栃本広場から丁度3時間、思ったより早く着いたので赤沢山まで足を伸ばそうか考えました。見た目では1時間位で着きそうです。しかし、ハードな登山が2週続いたので今回はここでのんびりする事に。それでも往復15km位だったので充分です。

食事も含め2時間近くをここで過ごし、11:03 下山開始。

のぞき岩からの眺望

のぞき岩からの眺めです。奥秩父主脈が目の前にドーンと広がります。中央の特徴的な台形は破風山。左が雁坂嶺、右が木賊山・甲武信ヶ岳・三宝山と続く中核部です。近くの二子山みたいなのが赤沢山ですね。


ミツバツツジ

往きは全て蕾みだったミツバツツジがほころび始めてました。この日の関東平野は夏日の予報でしたが、この辺でも結構上がっていたと思います。

ハイキングコース分岐

12:14 ここでハイキングコースが左に分岐します。帰りは直進して往還道を下ってみました。

稜線の道が近い

4〜5分歩いた所で稜線に近付きました。往きには全く気付かずに通過しています。念のため駆け上がってみましたが、やはり往路で使った道でした。両神山に気を取られて南を見ていなかったのでしょう。

林道

12:44 林道に出ました。この道が栃本広場に続く道です。途中で10分休憩を入れているので、実際には分岐から約20分です。左上に見える道標から更に道は続きますが、この辺りはもう植林地なので行っても面白くなさそうです。最後になって200mも登り返すのは嫌なので林道で戻りました。

林道の方も決して楽しい道ではありませんが、中間辺りにヘリポートが在り、眼前に臨む和名倉山に一瞬テンションが上がりました。
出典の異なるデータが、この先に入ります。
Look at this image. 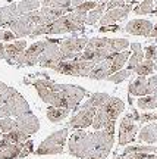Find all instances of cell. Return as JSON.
Instances as JSON below:
<instances>
[{
  "label": "cell",
  "instance_id": "obj_1",
  "mask_svg": "<svg viewBox=\"0 0 157 159\" xmlns=\"http://www.w3.org/2000/svg\"><path fill=\"white\" fill-rule=\"evenodd\" d=\"M113 133H115V124L94 133L76 130L68 143L69 153L81 159H106L115 142Z\"/></svg>",
  "mask_w": 157,
  "mask_h": 159
},
{
  "label": "cell",
  "instance_id": "obj_2",
  "mask_svg": "<svg viewBox=\"0 0 157 159\" xmlns=\"http://www.w3.org/2000/svg\"><path fill=\"white\" fill-rule=\"evenodd\" d=\"M87 16H88L87 12H78L73 9L72 12H69L66 15L60 16L59 19H56L55 22L38 25L34 30L31 39H35L38 35L44 34H65V33L82 31L84 25L87 24Z\"/></svg>",
  "mask_w": 157,
  "mask_h": 159
},
{
  "label": "cell",
  "instance_id": "obj_3",
  "mask_svg": "<svg viewBox=\"0 0 157 159\" xmlns=\"http://www.w3.org/2000/svg\"><path fill=\"white\" fill-rule=\"evenodd\" d=\"M57 106L56 108H66L69 111L78 108L81 100L87 96V90L73 84H57Z\"/></svg>",
  "mask_w": 157,
  "mask_h": 159
},
{
  "label": "cell",
  "instance_id": "obj_4",
  "mask_svg": "<svg viewBox=\"0 0 157 159\" xmlns=\"http://www.w3.org/2000/svg\"><path fill=\"white\" fill-rule=\"evenodd\" d=\"M82 53V52H81ZM81 53L75 59L71 61H62L55 66V72L63 75H71V77H90L91 71L94 69V66L97 65L93 61H85L81 57Z\"/></svg>",
  "mask_w": 157,
  "mask_h": 159
},
{
  "label": "cell",
  "instance_id": "obj_5",
  "mask_svg": "<svg viewBox=\"0 0 157 159\" xmlns=\"http://www.w3.org/2000/svg\"><path fill=\"white\" fill-rule=\"evenodd\" d=\"M38 25H43L41 13H40V11H33L25 13V15H21L15 21H12L7 25V28L11 30L12 33H15L16 37H31L34 30Z\"/></svg>",
  "mask_w": 157,
  "mask_h": 159
},
{
  "label": "cell",
  "instance_id": "obj_6",
  "mask_svg": "<svg viewBox=\"0 0 157 159\" xmlns=\"http://www.w3.org/2000/svg\"><path fill=\"white\" fill-rule=\"evenodd\" d=\"M29 112H31V109H29L28 102L15 89H12L11 94L7 96L5 103L0 105V118H11V116L18 118V116H22Z\"/></svg>",
  "mask_w": 157,
  "mask_h": 159
},
{
  "label": "cell",
  "instance_id": "obj_7",
  "mask_svg": "<svg viewBox=\"0 0 157 159\" xmlns=\"http://www.w3.org/2000/svg\"><path fill=\"white\" fill-rule=\"evenodd\" d=\"M25 84H33L38 93L40 99L50 106H57V90L56 83L50 78H37V80H25Z\"/></svg>",
  "mask_w": 157,
  "mask_h": 159
},
{
  "label": "cell",
  "instance_id": "obj_8",
  "mask_svg": "<svg viewBox=\"0 0 157 159\" xmlns=\"http://www.w3.org/2000/svg\"><path fill=\"white\" fill-rule=\"evenodd\" d=\"M68 139V128L59 130L46 139L35 150L37 155H59L63 152V146Z\"/></svg>",
  "mask_w": 157,
  "mask_h": 159
},
{
  "label": "cell",
  "instance_id": "obj_9",
  "mask_svg": "<svg viewBox=\"0 0 157 159\" xmlns=\"http://www.w3.org/2000/svg\"><path fill=\"white\" fill-rule=\"evenodd\" d=\"M33 153V142L11 143L7 140H0V159H22Z\"/></svg>",
  "mask_w": 157,
  "mask_h": 159
},
{
  "label": "cell",
  "instance_id": "obj_10",
  "mask_svg": "<svg viewBox=\"0 0 157 159\" xmlns=\"http://www.w3.org/2000/svg\"><path fill=\"white\" fill-rule=\"evenodd\" d=\"M137 122H140V115L135 111L132 114H126L122 118L120 125H119V144L120 146H125L135 140V137L138 134Z\"/></svg>",
  "mask_w": 157,
  "mask_h": 159
},
{
  "label": "cell",
  "instance_id": "obj_11",
  "mask_svg": "<svg viewBox=\"0 0 157 159\" xmlns=\"http://www.w3.org/2000/svg\"><path fill=\"white\" fill-rule=\"evenodd\" d=\"M62 50H60V40L57 39H47V46H46L44 52L40 56L38 65L43 68H50L55 69L59 62H62Z\"/></svg>",
  "mask_w": 157,
  "mask_h": 159
},
{
  "label": "cell",
  "instance_id": "obj_12",
  "mask_svg": "<svg viewBox=\"0 0 157 159\" xmlns=\"http://www.w3.org/2000/svg\"><path fill=\"white\" fill-rule=\"evenodd\" d=\"M90 40L87 37H69L60 40V50H62L63 61L75 59L81 52H84Z\"/></svg>",
  "mask_w": 157,
  "mask_h": 159
},
{
  "label": "cell",
  "instance_id": "obj_13",
  "mask_svg": "<svg viewBox=\"0 0 157 159\" xmlns=\"http://www.w3.org/2000/svg\"><path fill=\"white\" fill-rule=\"evenodd\" d=\"M46 46H47V40L35 41L34 44L27 47V50L19 56V59L16 61V65H19V66H33V65H37L40 62V56L44 52Z\"/></svg>",
  "mask_w": 157,
  "mask_h": 159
それ以外は退屈な植林地です。駐車場に着いたのは13:18でした。

大峰山

時間が余ったので大峰山(1062.1m)へ行ってみました。山ノ神峠から大峰山までの間が栃本広場で、栃本峠を中心に8の字を描く様な散策路が造られています。大峰山も含め眺めの良い場所は在りませんでしたが、山ノ神峠〜栃本峠間はモミやツガの大木が残されていて、なかなか良い道でした。